START Excerpted passage
Microbiota-related Changes in Bile Acid & Tryptophan Metabolism are Associated with Gastrointestinal Dysfunction in a Mouse Model of Autism

Autism spectrum disorder (ASD) is one of the most prevalent neurodevelopmental conditions worldwide. There is growing awareness that ASD is highly comorbid with gastrointestinal distress and altered intestinal microbiome, and that host-microbiome interactions may contribute to the disease symptoms. However, the paucity of knowledge on gut-brain axis signaling in autism constitutes an obstacle to the development of precision microbiota-based therapeutics in ASD. To this end, we explored the interactions between intestinal microbiota, gut physiology and social behavior in a BTBR T+Itpr3tf/J mouse model of ASD. Here we show that a reduction in the relative abundance of very particular bacterial taxa in the BTBR gut – namely, bile-metabolizing Bifidobacterium and Blautia species, - is associated with deficient bile acid and tryptophan metabolism in the intestine, marked gastrointestinal dysfunction, as well as impaired social interactions in BTBR mice. Together these data support the concept of targeted manipulation of the gut microbiota for reversing gastrointestinal and behavioral symptomatology in ASD, and offer specific plausible targets in this endeavor.
Highlights • BTBR mice display a reduced abundance of bile-metabolizing Bifidobacterium and Blautia bacterial species in the intestine. • BTBR mice demonstrate deficient bacterial metabolism of bile moieties in the gut. • Changes in the gut microbiota are associated with marked gastrointestinal distress and reduced sociability in BTBR mice. There is growing awareness that the gut microbiome may contribute to gastrointestinal and behavioral symptomatology of autism spectrum disorder (ASD). However, the exact mechanisms by which intestinal bacteria can affect gut-brain axis signaling in autism are as yet poorly understood. Here we explore interactions between intestinal microbiota, gut physiology and behavior in a mouse model of ASD. We show that a reduction in the abundance of particular intestinal bacteria in “autistic” mice is associated with gastrointestinal distress and social behavior deficits. This work supports the concept of targeting the gut microbiota for reversing gastrointestinal symptoms in ASD, and identifies specific plausible targets for microbiota-based interventions.
END Excerpted passage
START Information supplied
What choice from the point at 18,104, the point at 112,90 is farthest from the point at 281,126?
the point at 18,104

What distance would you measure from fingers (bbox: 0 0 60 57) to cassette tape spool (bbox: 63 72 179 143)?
END Information supplied
* **Task list**
1. In the abstract on gut microbiota in a mouse model of autism, which mouse model of autism spectrum disorder did the researchers use?
2. List every point given under "Highlights" in the abstract on gut microbiota in a mouse model of autism.

* **Answers to the exercise**
1. The BTBR T+Itpr3tf/J mouse model.

2.
- BTBR mice display a reduced abundance of bile-metabolizing Bifidobacterium and Blautia bacterial species in the intestine.
- BTBR mice demonstrate deficient bacterial metabolism of bile moieties in the gut.
- Changes in the gut microbiota are associated with marked gastrointestinal distress and reduced sociability in BTBR mice.